Stored data entries
begin
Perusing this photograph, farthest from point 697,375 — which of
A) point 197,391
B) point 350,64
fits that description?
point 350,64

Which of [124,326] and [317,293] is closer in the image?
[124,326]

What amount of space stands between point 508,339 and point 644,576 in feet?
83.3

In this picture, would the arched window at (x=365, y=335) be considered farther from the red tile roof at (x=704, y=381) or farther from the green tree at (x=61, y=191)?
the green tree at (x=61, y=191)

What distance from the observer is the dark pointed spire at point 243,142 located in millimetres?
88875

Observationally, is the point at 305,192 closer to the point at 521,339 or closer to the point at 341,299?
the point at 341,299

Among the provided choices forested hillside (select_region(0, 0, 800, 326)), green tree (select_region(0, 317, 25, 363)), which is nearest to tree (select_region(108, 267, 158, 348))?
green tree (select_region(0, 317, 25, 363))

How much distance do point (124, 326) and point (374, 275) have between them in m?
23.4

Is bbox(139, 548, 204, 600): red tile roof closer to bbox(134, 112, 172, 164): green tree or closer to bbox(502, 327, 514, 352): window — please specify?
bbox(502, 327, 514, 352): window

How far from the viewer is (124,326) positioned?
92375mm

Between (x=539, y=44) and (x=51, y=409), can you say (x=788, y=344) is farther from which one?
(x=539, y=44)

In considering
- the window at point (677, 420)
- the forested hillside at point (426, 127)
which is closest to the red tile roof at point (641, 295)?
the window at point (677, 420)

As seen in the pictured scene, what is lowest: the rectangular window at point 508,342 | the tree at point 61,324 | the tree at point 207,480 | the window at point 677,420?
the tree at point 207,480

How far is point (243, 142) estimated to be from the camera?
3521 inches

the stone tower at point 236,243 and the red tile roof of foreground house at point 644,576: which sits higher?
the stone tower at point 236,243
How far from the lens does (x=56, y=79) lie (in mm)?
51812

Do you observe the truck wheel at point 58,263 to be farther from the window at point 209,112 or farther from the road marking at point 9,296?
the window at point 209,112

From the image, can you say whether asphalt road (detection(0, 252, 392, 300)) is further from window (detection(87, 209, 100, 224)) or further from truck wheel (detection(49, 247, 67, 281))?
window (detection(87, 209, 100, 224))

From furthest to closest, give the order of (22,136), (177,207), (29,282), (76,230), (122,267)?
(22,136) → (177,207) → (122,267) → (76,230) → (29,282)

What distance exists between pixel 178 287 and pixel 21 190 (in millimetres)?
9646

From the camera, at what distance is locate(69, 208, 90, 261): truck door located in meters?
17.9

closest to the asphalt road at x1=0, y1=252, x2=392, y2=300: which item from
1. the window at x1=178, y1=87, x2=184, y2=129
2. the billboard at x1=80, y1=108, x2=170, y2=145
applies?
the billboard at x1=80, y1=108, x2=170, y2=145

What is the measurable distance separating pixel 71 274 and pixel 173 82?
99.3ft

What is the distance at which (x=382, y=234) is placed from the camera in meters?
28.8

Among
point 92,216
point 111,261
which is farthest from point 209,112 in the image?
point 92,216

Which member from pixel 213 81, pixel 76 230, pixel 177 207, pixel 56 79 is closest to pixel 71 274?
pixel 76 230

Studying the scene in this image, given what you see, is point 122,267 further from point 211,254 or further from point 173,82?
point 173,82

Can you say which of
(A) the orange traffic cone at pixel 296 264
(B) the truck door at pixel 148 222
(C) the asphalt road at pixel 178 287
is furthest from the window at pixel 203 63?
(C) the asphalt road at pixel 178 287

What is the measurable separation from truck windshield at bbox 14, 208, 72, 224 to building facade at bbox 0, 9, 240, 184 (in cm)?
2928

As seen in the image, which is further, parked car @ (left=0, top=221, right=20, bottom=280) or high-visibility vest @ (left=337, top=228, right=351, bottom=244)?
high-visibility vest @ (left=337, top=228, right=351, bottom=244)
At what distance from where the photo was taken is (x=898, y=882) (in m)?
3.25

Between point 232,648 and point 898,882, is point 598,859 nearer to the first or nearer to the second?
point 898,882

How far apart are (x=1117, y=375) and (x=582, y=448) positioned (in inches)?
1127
end
GOAL: Which lines run from the one containing "From furthest to" to the end of the entries above? Quote exactly those, and only those.

REPLY TO THE EXERCISE:
From furthest to closest, give the order of (22,136), (177,207), (29,282), (76,230), (122,267)?
(22,136) → (177,207) → (122,267) → (76,230) → (29,282)

What distance exists between pixel 178 287 and pixel 21 190 (in millimetres)?
9646

From the camera, at what distance is locate(69, 208, 90, 261): truck door located in meters?
17.9

closest to the asphalt road at x1=0, y1=252, x2=392, y2=300: which item from
1. the window at x1=178, y1=87, x2=184, y2=129
2. the billboard at x1=80, y1=108, x2=170, y2=145
applies?
the billboard at x1=80, y1=108, x2=170, y2=145

What is the measurable distance separating pixel 71 274 and pixel 173 82?
99.3ft

What is the distance at which (x=382, y=234) is placed from the camera in meters?
28.8

Among
point 92,216
point 111,261
which is farthest from point 209,112 in the image?
point 92,216

Which member from pixel 213 81, pixel 76 230, pixel 177 207, pixel 56 79 is closest to pixel 71 274?
pixel 76 230

Studying the scene in this image, given what you see, is point 122,267 further from point 211,254 or further from point 173,82?
point 173,82

Can you say which of
(A) the orange traffic cone at pixel 296 264
(B) the truck door at pixel 148 222
(C) the asphalt road at pixel 178 287
is furthest from the window at pixel 203 63?
(C) the asphalt road at pixel 178 287

What is the measurable separation from truck windshield at bbox 14, 208, 72, 224 to building facade at bbox 0, 9, 240, 184 (in cm)?
2928

As seen in the image, which is further, parked car @ (left=0, top=221, right=20, bottom=280) or high-visibility vest @ (left=337, top=228, right=351, bottom=244)?
high-visibility vest @ (left=337, top=228, right=351, bottom=244)
At what distance from where the photo was taken is (x=898, y=882) (in m)?
3.25

Between point 232,648 and point 898,882, is point 598,859 nearer to the first or nearer to the second?
point 898,882

How far apart are (x=1117, y=375) and (x=582, y=448) positioned (in inches)?
1127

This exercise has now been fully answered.